# Problem set
• a. According to the court opinion, for how long has LJE approved or denied subdivision requests without objection from the homeowners or the developer?
• b. Rewrite the court opinion starting at "Here, LJE's admission" and ending at "the developer's successor.", using "trier of fact" in place of "finder of fact".

━━━ Source document

In Green, Division One reasoned that "successor" is a term of art that may refer to successors of "corporate control," or simply to an entity that "has in fact succeeded." 137 Wn. App. at 686 (quoting Battery Homeowners Ass'n v. Lincoln Fin. Res., Inc., 309 S.C. 247, 250, 422 S.E.2d 93 (1992)). Here, LJE presented evidence that it was the de facto successor to the developer. The developer expressly granted LJE the authority to enforce all of its restrictive covenants, both in the plat restrictions themselves and in LJE's articles of incorporation. In addition, for at least the last 18 years, LJE has approved or denied subdivision requests without objection from the homeowners or the developer, even though LJE exercised this authority while the developer was still viable. Indeed, Jensen himself submitted his proposed subdivision to LJE as the approving authority before filing the instant suit after it denied his request.

Here, LJE's admission that the developer dissolved does not affect its right to prove that, Page 11 having exercised the authority to review and approve proposed subdivision requests with the developer's consent, LJE was the legitimate de facto successor. Because LJE presented evidence of a disputed issue of material fact under which it could be granted relief, judgment on the pleadings was improper. But by ruling that judgment on the pleadings is inappropriate in this case, we do not intend to suggest that LJE is, in fact, the de facto successor to the developer. We hold only that because LJE presented evidence that it is the de facto successor, there is an issue of fact requiring a trial sufficient to defeat a motion for judgment on the pleadings. It will be for the finder of fact to decide whether LJE is the developer's successor.

Furthermore, if, on a motion for judgment on the pleadings, the parties present matters outside the pleadings to the trial court and the trial court does not exclude them, the trial court should treat the motion as one for summary judgment. CR 12(c). Where the matters outside of the pleadings are not material to the issue presented in the motion on the pleadings, the trial court should not consider them. Cary v. Mason County, 132 Wn. App. 495, 498-99, 132 P.3d 157 (2006), review denied, 153 P.3d 196 (2007). But here, LJE's trial counsel submitted a declaration that included evidence that LJE was the de facto successor to the developer; because this was a material issue in the case, the trial court improperly refused to consider this evidence and failed to treat the motion as one for summary judgment. See Cary, 132 Wn. App. at 498-99. Had it properly analyzed the motion as one for summary judgment, it would have been required to review the covenants, thus, we do so now. Restrictive Covenants

Restrictive covenants are enforceable promises regarding the use of land. Viking Props., Inc. v. Holm, 155 Wn.2d 112, 119, 118 P.3d 322 (2005). A covenant that runs with the land "has Page 12 an indefinite life, subject to termination by conduct of the parties or a change in circumstances which renders its purpose useless." Thayer v. Thompson, 36 Wn. App. 794, 797, 677 P.2d 787, review denied, 101 Wn.2d 1016 (1984).

━━━━━━
━━━ Supplied entries

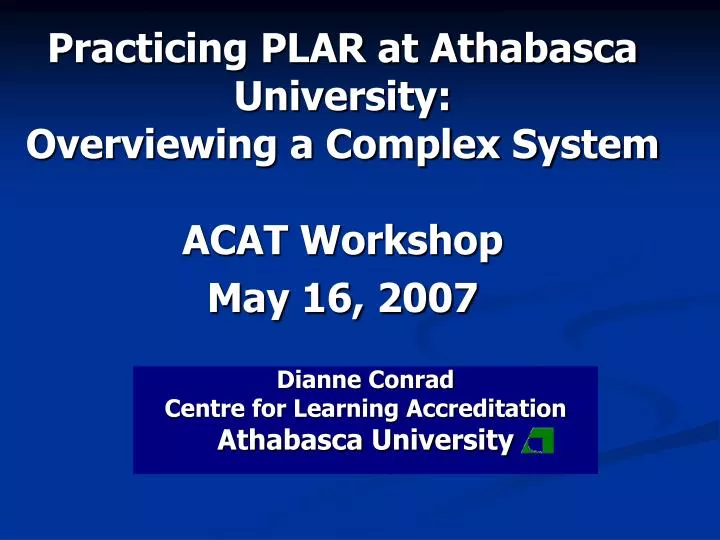 practicing plar at athabasca university overviewing a complex system acat workshop may 16 2007
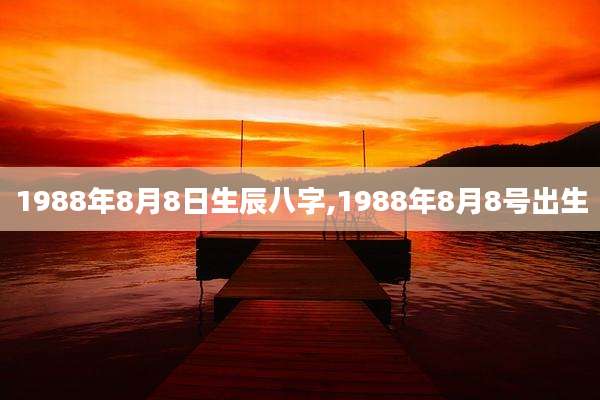 1988年8月8日生辰八字,1988年8月8号出生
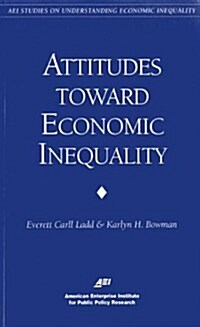Attitudes Toward Economic Inequality: Public Attitudes on Economic Inequality (AEI Studies on Understanding Economic Inequality) (Paperback, 2)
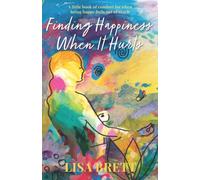 Finding Happiness When It Hurts: A little book of comfort for when being happy feels out of reach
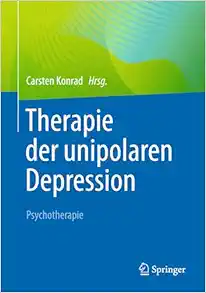 Therapie der unipolaren Depression - Psychotherapie (German Edition) (Original PDF from Publisher)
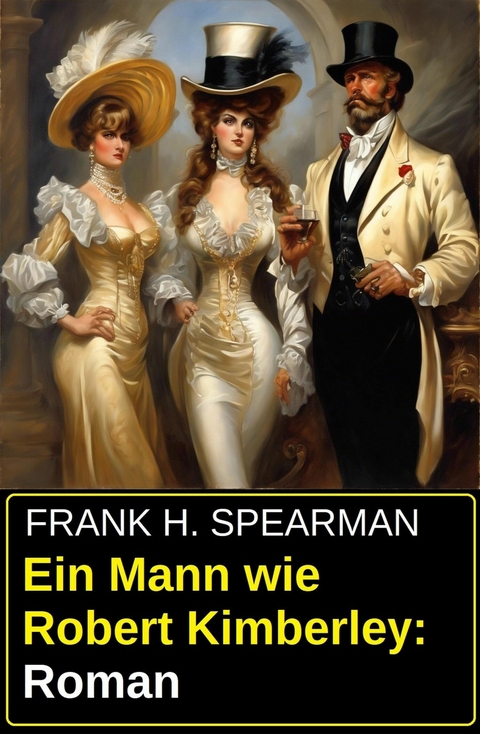 Ein Mann wie Robert Kimberley: Roman -  Frank H. Spearman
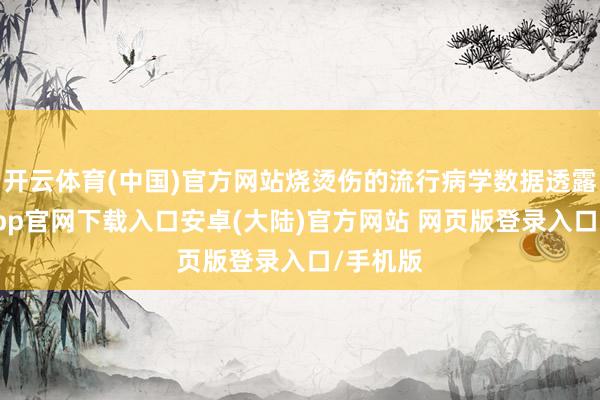 开云体育(中国)官方网站烧烫伤的流行病学数据透露-开云app官网下载入口安卓(大陆)官方网站 网页版登录入口/手机版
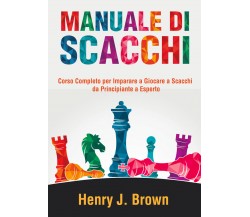 Manuale di Scacchi	 di Henry J. Brown,  2021,  Youcanprint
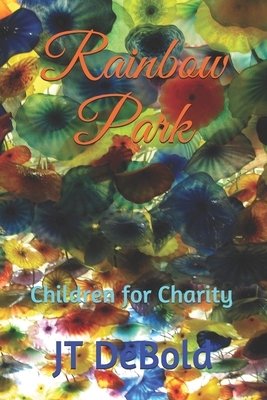 Rainbow Park: Children for Charity by Jt Debold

━━━━━━

# Outputs by task
• a. For at least the last 18 years.

• b.
Here, LJE's admission that the developer dissolved does not affect its right to prove that, Page 11 having exercised the authority to review and approve proposed subdivision requests with the developer's consent, LJE was the legitimate de facto successor. Because LJE presented evidence of a disputed issue of material fact under which it could be granted relief, judgment on the pleadings was improper. But by ruling that judgment on the pleadings is inappropriate in this case, we do not intend to suggest that LJE is, in fact, the de facto successor to the developer. We hold only that because LJE presented evidence that it is the de facto successor, there is an issue of fact requiring a trial sufficient to defeat a motion for judgment on the pleadings. It will be for the trier of fact to decide whether LJE is the developer's successor.